--- BEGIN PAGE TEXT ---
Tuesday, December 31, 2013

11 Easy Ways to Uncomplicate Your Life

Thanks again to Marc and Angel Hack Life for this article. I hope you visit their website and take a look at what they have to offer!

Life is actually pretty simple, but we insist on making it complicated.  Here are a few easy ways to uncomplicate it:
  1. Learn from the past, and then get the heck out of there! – Past mistakes should teach you to create a wonderful future; not cause you to be afraid of it.  Don’t carry your mistakes around with you.  Instead, place them under your feet and use them as stepping stones.  Never regret.  If it’s good, it’s wonderful.  If it’s bad, it’s experience.  Success is not about where you are standing at any given point in time; it’s about how much you’ve learned and how far you’ve come to get there.
  2. Focus on what’s truly important.  – Identify what’s most important to you.  Eliminate as much as you possibly can of everything else.  No wasted time, no fluff, no regrets.
--- END PAGE TEXT ---
* **WRITTEN REQUEST A**
In the records, copy verbatim every line from the one containing "Among all options" through the one containing "1.79 metres", with both of those lines included.
--- BEGIN DATA ROWS ---
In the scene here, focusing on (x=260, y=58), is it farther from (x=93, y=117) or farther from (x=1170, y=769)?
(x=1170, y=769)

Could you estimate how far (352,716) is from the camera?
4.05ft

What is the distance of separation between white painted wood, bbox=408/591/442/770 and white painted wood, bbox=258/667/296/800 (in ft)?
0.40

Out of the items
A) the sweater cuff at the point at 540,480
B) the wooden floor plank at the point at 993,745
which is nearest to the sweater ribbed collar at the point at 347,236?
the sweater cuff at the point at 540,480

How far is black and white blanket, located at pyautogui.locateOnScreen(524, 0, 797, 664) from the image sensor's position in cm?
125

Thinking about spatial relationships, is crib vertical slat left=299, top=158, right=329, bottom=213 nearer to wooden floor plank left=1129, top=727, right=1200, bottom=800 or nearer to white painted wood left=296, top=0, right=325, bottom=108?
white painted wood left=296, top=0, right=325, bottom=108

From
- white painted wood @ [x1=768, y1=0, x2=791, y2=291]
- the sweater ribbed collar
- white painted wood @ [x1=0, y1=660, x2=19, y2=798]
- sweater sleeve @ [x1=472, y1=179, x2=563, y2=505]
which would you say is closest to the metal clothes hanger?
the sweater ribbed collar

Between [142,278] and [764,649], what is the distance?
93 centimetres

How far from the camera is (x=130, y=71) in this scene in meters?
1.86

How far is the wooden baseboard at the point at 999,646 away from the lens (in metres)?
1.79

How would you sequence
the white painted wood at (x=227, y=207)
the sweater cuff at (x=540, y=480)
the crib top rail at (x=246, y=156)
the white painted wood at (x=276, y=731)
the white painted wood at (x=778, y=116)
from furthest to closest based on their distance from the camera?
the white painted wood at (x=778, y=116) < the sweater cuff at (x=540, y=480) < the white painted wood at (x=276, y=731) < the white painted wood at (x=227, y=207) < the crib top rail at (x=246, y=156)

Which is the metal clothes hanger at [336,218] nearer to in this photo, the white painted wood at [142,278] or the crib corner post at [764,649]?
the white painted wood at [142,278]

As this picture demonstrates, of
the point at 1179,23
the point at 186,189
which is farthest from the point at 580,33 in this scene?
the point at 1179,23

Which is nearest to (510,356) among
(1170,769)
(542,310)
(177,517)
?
--- END DATA ROWS ---
--- BEGIN DATA ROWS ---
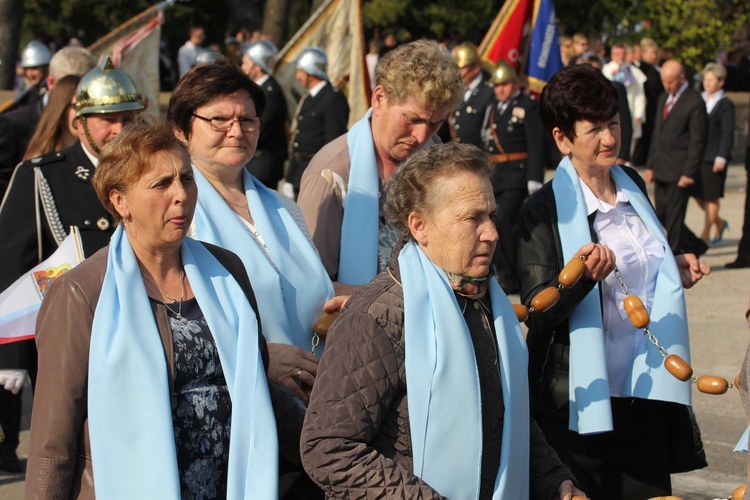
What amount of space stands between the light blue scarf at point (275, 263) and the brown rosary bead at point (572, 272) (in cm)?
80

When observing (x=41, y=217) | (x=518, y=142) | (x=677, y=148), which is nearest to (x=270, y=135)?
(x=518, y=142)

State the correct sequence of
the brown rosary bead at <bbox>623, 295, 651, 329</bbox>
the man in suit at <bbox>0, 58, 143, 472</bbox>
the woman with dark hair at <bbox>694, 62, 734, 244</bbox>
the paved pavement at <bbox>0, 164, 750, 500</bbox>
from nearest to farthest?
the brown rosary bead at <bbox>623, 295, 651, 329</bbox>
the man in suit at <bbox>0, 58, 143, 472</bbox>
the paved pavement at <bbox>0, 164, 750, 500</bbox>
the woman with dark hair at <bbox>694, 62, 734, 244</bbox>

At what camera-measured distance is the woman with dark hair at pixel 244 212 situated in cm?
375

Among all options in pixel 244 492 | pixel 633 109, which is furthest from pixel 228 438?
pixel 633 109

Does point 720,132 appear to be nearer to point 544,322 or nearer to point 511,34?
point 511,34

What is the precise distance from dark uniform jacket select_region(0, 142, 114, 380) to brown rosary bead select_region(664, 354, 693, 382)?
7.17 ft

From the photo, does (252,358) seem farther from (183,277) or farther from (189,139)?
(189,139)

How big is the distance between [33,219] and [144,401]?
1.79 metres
--- END DATA ROWS ---
--- BEGIN DATA ROWS ---
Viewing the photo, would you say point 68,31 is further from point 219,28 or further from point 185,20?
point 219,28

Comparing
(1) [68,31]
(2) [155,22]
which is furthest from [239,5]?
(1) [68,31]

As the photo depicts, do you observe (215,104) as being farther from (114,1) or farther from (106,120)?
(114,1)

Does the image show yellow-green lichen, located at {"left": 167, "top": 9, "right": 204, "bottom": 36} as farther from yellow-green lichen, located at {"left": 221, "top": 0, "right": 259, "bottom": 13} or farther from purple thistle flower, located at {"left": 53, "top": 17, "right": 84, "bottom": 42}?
--- END DATA ROWS ---
* **WRITTEN REQUEST B**
Continue the article on easy ways to uncomplicate your life from the point where it stops.

* **WRITTEN ANSWER A**
Among all options in pixel 244 492 | pixel 633 109, which is furthest from pixel 228 438?
pixel 633 109

Does point 720,132 appear to be nearer to point 544,322 or nearer to point 511,34?
point 511,34

What is the precise distance from dark uniform jacket select_region(0, 142, 114, 380) to brown rosary bead select_region(664, 354, 693, 382)?
7.17 ft

From the photo, does (252,358) seem farther from (183,277) or farther from (189,139)?
(189,139)

How big is the distance between [33,219] and [144,401]?
1.79 metres

* **WRITTEN ANSWER B**
  3. Focus on being productive, not being busy. – Don’t just get things done; get the right things done.  Results are always more important than the time it takes to achieve them.  Stop and ask yourself if what you’re working on is worth the effort.  Is it bringing you in the same direction as your goals?  Don’t get caught up in odd jobs, even those that seem urgent, unless they are also important.  Read The 4-Hour Workweek.
  4. Give what you want to receive. – You get the best out of others, and every situation, when you give the best of yourself.  Start practicing thegolden rule.  If you want love, give love.  If you want friends, be friendly.  If you want money, provide value.  It works.  It really is this simple.
  5. Stop trying to be everything to everyone. – Don’t try to be friends with everyone.  Cultivate closer relationships with fewer people.  Start focusing on being everything to someone.  Helping or pleasing everyone is impossible.  But making one person smile can change the world.  Maybe not the whole world, but their world.  So narrow your focus and be yourself.
  6. Do what you know in your heart is right. – Stop doing immoral things simply because you can.  Start being honest with yourself and everyone else.  Don’t cheat.  Be faithful.  Be kind.  Do the right thing!  It is a less complicated way to live.  Integrity is the essence of everything successful.  When you break the rules of integrity you invite serious complications into your life.  Keep life simple and enjoyable by doing what you know in your heart is right.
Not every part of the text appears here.